Claiming hardship due to _________ (noun), state governors and legislators are demanding that Congress give them more money for their _________ (noun) programs. Of course, the states do this every time a _____________ (frequent, predictable occurrence) happens.


This time, the states want more money for their Medicaid programs. Again. The states claim their Medicaid rolls are swelling due to the economic downturn. Yet economic downturns are predictable — completely so, even if the timing isn’t predictable. The effect of an economic downturn on Medicaid enrollment is also predictable. Thus, bailing out the states right now would essentially reward them for not planning for the future.


Here’s how the AP reported my take:

Medicaid insures nearly 1 in 6 … people in the United States. The program typically covers the very poor and about half of enrollees are children. Spending came to $333 billion in the budget year ending Sept. 30, 2007. Washington picks up about 57 percent of that; the states cover the remainder.


Michael Cannon, director of health policy studies at the Cato Institute, a libertarian think tank, sympathizes with new families now relying on Medicaid. Still, he disagrees that the federal government should reward states that did not plan adequately for the bad times. Better planning would mean setting aside more money for rainy-day funds and not expanding the scope of Medicaid during the good economic times, he said.

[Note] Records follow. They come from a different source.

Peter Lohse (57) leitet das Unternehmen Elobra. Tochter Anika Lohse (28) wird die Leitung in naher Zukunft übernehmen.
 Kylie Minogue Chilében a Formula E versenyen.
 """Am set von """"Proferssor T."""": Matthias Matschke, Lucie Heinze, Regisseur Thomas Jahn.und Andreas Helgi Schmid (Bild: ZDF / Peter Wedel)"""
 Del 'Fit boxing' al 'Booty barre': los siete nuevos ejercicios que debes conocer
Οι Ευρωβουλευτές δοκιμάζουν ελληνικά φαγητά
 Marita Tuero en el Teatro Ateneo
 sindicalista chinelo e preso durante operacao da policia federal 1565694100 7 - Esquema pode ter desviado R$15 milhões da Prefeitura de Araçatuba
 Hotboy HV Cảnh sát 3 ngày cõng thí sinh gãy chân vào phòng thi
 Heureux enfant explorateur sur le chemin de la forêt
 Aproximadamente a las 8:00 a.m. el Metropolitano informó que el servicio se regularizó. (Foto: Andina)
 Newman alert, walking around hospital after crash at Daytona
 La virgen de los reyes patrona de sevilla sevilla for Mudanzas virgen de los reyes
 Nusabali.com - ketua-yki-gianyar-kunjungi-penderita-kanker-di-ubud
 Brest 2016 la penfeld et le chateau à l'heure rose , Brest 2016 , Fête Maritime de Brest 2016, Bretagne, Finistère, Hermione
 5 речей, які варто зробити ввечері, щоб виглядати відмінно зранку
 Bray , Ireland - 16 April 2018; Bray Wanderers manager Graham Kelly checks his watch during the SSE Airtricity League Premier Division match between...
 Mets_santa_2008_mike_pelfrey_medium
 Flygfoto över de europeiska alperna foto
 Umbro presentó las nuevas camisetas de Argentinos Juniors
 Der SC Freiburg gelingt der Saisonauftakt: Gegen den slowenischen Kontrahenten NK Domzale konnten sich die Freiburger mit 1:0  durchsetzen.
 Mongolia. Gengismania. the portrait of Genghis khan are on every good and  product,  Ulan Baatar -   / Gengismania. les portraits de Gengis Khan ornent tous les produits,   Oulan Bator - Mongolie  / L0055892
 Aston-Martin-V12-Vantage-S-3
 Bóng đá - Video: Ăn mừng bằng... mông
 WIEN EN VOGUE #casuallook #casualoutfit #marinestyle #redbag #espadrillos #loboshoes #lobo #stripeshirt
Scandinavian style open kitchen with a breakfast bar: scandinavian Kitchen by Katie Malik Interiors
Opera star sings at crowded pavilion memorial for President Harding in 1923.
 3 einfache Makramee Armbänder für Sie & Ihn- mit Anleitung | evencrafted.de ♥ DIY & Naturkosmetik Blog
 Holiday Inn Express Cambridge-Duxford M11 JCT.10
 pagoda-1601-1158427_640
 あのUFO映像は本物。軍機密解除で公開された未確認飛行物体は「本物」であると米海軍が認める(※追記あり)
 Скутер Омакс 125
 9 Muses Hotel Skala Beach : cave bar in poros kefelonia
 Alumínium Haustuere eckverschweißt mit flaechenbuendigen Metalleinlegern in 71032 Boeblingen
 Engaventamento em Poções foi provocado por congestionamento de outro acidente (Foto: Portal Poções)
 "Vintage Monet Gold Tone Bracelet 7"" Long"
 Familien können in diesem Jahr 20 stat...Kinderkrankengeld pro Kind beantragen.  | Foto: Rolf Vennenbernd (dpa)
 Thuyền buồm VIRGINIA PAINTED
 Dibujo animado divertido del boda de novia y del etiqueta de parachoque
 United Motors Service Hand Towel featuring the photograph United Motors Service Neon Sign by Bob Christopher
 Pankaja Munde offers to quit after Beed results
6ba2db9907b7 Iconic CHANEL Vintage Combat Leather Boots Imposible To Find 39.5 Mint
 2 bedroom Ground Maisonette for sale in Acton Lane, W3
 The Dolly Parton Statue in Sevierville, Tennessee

“The states make these promises they know they can’t keep and then they run to Congress to bail them out,” Cannon said. “And Congress typically ends up bailing them out.”


Cannon said the net result is that the government gradually is becoming more responsible for paying for health insurance coverage.

As I wrote last year, the states play the same game with funding for the State Children’s Health Insurance Program:

States such as Georgia sometimes spend all of their allotted SCHIP funds before the end of the fiscal year. The CBO estimates that 11 states will do so in 2007. Typically, those states then petition the federal government for additional funding. So far, Congress has twice bailed out such states, effectively rewarding states that commit to spend more federal dollars than they have been allotted.

To stop this racket, we need Medicaid/SCHIP reform. A federal balanced budget amendment wouldn’t hurt, either.